Le rendu des déplacements est assez conforme à la réalité dans le sens où le personnage se déplace par rapport au contexte et non par rapport à ce que souhaite le joueur. Exemple : S’il pleut (ce qui est très fréquent dans le jeu et n’est pas sans rappeler l’ambiance du film “Seven”.), votre personnage préfère naturellement courir pour aller se mettre à l’abris. S’il panique, se sent mal et titube, vous n’aurez d’autre choix que celui d’attendre qu’il se rétablisse, même si vous souhaitez qu’il accélère le pas. A défaut, certains mouvements des personnages sont encore trop rigides, pas vraiment réalistes voire carrément pénibles (les demis-tours par exemple…) , en particulier dans les décors étroits.

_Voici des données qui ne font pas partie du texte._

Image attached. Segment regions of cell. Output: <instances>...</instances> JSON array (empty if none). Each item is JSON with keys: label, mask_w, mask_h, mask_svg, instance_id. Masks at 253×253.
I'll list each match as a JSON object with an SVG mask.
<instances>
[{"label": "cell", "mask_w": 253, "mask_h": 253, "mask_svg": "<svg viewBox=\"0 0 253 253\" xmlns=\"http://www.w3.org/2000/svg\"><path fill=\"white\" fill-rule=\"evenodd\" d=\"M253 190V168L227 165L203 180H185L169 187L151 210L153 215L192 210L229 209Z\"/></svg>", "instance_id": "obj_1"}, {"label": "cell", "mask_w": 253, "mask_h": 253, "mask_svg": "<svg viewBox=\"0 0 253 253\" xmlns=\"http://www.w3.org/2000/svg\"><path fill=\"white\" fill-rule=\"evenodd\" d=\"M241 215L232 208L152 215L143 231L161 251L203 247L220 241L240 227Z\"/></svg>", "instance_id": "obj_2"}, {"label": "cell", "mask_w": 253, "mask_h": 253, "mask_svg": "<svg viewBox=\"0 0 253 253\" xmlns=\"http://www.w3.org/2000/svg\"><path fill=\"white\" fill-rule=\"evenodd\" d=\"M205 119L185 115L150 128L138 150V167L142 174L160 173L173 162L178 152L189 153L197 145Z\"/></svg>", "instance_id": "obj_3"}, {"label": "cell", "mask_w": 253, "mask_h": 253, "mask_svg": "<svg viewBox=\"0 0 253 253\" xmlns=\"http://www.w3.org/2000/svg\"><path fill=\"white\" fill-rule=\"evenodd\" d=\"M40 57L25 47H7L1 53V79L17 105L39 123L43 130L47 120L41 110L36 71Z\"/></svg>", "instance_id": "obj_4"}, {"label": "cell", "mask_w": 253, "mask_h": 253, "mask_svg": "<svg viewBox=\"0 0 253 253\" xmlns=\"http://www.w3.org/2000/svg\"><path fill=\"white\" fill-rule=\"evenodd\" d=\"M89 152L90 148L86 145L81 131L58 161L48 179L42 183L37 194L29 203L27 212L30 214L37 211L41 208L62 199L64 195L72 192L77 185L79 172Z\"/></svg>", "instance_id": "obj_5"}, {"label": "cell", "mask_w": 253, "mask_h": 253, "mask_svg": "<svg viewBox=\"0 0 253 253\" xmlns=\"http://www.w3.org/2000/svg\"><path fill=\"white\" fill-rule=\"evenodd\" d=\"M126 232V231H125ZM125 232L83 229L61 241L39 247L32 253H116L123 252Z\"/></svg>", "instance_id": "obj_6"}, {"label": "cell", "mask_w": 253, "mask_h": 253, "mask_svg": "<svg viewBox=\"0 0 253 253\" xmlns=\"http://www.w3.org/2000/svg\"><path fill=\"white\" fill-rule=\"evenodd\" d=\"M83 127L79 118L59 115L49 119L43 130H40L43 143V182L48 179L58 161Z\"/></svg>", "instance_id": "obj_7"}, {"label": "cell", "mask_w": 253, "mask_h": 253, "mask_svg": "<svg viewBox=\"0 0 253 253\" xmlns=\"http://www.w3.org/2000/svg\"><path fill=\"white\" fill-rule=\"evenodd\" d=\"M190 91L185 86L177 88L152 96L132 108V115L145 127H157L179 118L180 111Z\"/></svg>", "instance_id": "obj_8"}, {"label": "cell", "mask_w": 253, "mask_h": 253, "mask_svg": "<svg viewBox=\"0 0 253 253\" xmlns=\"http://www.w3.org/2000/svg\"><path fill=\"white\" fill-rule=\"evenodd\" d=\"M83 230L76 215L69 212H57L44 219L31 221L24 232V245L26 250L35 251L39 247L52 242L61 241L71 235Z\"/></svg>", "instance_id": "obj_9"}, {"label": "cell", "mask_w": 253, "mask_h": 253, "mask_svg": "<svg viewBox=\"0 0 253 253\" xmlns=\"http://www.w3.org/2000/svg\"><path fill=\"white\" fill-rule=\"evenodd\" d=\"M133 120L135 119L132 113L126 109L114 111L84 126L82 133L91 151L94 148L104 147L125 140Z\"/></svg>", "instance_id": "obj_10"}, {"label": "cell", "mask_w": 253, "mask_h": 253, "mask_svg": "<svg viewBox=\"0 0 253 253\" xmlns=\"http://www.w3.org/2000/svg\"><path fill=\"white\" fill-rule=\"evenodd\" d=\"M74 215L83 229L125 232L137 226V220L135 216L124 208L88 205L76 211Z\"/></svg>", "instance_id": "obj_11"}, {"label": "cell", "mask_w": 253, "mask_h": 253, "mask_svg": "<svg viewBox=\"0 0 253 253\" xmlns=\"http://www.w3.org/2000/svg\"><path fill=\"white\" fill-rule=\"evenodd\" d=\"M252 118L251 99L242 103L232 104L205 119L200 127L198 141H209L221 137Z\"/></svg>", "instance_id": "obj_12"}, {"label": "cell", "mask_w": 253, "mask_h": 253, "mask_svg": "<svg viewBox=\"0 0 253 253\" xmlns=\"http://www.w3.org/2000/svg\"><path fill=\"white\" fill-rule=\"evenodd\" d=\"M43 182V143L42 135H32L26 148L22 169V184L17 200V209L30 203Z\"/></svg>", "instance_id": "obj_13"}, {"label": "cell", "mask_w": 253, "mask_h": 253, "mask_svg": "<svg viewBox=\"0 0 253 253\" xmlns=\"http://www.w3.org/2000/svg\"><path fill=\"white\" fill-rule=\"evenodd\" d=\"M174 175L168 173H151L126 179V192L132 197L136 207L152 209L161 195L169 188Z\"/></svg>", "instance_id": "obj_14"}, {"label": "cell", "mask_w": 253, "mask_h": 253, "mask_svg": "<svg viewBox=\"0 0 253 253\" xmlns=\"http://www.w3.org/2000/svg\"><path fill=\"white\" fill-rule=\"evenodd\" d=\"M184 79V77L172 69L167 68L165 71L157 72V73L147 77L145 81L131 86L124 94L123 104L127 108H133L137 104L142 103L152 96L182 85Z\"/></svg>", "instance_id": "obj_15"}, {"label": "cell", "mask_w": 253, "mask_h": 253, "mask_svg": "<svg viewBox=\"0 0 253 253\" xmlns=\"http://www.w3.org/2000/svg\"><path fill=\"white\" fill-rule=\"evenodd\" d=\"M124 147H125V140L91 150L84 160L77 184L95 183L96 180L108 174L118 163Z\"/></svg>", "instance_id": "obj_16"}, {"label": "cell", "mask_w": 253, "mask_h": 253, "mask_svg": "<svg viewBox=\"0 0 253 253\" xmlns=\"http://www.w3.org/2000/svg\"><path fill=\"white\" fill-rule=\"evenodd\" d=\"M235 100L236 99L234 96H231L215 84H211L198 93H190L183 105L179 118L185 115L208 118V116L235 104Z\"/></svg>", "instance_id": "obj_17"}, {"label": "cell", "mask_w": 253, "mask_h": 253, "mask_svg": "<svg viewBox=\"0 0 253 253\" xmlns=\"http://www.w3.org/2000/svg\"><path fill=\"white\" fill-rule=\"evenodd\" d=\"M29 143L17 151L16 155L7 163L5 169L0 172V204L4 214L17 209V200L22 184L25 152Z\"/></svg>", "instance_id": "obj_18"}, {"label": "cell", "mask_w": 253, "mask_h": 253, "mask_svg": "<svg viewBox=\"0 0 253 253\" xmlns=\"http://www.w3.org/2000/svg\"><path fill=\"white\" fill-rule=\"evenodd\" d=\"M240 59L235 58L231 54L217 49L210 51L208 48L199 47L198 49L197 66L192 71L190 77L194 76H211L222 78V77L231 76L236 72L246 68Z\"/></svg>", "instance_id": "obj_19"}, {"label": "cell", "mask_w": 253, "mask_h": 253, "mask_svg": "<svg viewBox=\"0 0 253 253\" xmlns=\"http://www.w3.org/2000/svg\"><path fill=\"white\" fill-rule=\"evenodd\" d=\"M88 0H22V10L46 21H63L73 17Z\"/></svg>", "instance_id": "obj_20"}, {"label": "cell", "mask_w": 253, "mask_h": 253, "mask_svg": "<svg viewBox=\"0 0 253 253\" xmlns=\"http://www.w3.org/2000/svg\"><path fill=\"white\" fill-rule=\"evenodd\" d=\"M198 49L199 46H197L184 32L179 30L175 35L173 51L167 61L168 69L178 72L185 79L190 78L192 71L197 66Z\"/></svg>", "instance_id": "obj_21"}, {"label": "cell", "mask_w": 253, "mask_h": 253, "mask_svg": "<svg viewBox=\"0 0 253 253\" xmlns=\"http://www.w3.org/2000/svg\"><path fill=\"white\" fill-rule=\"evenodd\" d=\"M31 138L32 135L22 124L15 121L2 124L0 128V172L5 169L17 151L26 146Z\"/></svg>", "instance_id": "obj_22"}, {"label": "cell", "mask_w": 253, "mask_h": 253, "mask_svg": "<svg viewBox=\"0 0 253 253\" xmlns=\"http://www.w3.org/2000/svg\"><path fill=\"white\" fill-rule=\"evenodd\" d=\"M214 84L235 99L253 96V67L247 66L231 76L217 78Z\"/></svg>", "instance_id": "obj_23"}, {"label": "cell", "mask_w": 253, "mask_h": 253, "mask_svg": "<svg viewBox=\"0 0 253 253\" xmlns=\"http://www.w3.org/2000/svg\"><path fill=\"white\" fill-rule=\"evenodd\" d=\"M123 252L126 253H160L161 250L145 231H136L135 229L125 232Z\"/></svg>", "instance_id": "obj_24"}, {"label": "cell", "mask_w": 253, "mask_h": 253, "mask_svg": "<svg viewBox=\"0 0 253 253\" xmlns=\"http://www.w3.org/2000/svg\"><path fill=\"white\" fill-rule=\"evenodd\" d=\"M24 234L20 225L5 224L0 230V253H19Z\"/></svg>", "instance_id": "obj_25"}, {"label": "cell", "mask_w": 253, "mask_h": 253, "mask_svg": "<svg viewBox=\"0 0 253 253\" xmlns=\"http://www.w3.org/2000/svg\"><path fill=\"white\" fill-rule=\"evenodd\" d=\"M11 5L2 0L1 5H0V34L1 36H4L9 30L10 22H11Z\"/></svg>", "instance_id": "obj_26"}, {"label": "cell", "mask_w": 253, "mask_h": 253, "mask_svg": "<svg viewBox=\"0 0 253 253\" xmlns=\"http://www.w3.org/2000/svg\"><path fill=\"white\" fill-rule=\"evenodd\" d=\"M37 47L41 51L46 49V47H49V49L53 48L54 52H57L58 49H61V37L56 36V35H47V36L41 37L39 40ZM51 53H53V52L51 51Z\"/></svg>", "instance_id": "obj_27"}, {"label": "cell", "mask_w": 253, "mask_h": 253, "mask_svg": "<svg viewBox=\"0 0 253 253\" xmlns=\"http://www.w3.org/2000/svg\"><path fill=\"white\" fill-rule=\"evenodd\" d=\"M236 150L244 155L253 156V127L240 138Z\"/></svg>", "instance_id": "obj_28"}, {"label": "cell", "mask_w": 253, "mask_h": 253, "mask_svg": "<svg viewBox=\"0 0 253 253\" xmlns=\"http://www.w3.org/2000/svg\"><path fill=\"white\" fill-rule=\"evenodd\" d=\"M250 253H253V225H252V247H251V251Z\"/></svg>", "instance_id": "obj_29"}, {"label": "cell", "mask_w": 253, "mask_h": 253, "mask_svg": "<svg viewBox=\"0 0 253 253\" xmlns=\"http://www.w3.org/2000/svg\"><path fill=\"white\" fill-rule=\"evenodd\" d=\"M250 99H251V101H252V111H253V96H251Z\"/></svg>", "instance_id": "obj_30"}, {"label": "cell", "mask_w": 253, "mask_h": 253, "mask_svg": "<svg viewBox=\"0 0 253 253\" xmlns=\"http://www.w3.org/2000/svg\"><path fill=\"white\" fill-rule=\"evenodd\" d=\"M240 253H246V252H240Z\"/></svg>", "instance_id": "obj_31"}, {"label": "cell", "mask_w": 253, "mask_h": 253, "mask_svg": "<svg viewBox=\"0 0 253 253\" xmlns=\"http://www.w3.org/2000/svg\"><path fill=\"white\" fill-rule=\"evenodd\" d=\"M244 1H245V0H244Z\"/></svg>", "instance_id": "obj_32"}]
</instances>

Du fait que je ne connaissais pas encore assez bien la manette (après quelques années de XBOX, on se mélange les pinceaux…), certaines de mes actions ne suivaient pas forcément ma volonté première et je le regrette. Au final, je ne sais pas si cela a changé grand chose au scénario auquel j’ai eu droit…

Le passage qui m’a fait le plus stresser, sans trop vous en dévoiler, est celui du labyrinthe ou l’appui simultané sur plusieurs touches se révèle particulièrement complexe, d’autant qu’il faut connaître les touches par cœur et que des erreurs successives vous amèneront à une issue fatale. Pas de panique, même Ethan Mars mort, le jeu continue. Je suis d’ailleurs tentée de le faire mourir volontairement dans une future partie pour découvrir une autre suite et une autre fin. ^^

J’ai été particulièrement bluffée par les mimiques des personnages. Ceci est du aux expressions faciales modélisées sur de vraies personnes (comme dans L.A. Noire pour ceux qui connaissent.). Cela leur apporte une certaine crédibilité et un panel d’émotions plutôt varié.

La bande originale du jeu est remarquablement riche et prenante, et elle illustre à merveille nos émotions.

Les mouvements de la caméra sont également maîtrisés, alternant entre plans larges et plans rapprochés. Les différentes ambiances et l’atmosphère  du jeu se prêtent parfaitement au scénario, plein de suspens et de rebondissements. La réalisation et la mise en scène sont quasi parfaites et l’immersion en est du même coup facilitée.

Concernant les trophées, vous en débloquerez la majorité en suivant le cours de l’histoire. Si certains peuvent se récupérer chapitre par chapitre après l’épisode final, d’autres nécessiteront de reprendre le jeu presque ça zéro. Pour découvrir les 18 fins, n’en parlons même pas ! ^^ Pour ma part, je m’en sors pour le moment avec 47 trophées sur 57.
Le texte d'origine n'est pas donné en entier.